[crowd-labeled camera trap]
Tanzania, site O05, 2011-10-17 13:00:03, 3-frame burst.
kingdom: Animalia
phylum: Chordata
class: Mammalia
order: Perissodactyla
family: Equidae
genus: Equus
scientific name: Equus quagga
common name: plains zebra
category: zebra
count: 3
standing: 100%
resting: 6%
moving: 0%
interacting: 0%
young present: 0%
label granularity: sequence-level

## Work task
The response must contain exactly the lines from the one with "resting: 6%" through the last line of the material above, both ends included, and no others.

## Result of this exercise
resting: 6%
moving: 0%
interacting: 0%
young present: 0%
label granularity: sequence-level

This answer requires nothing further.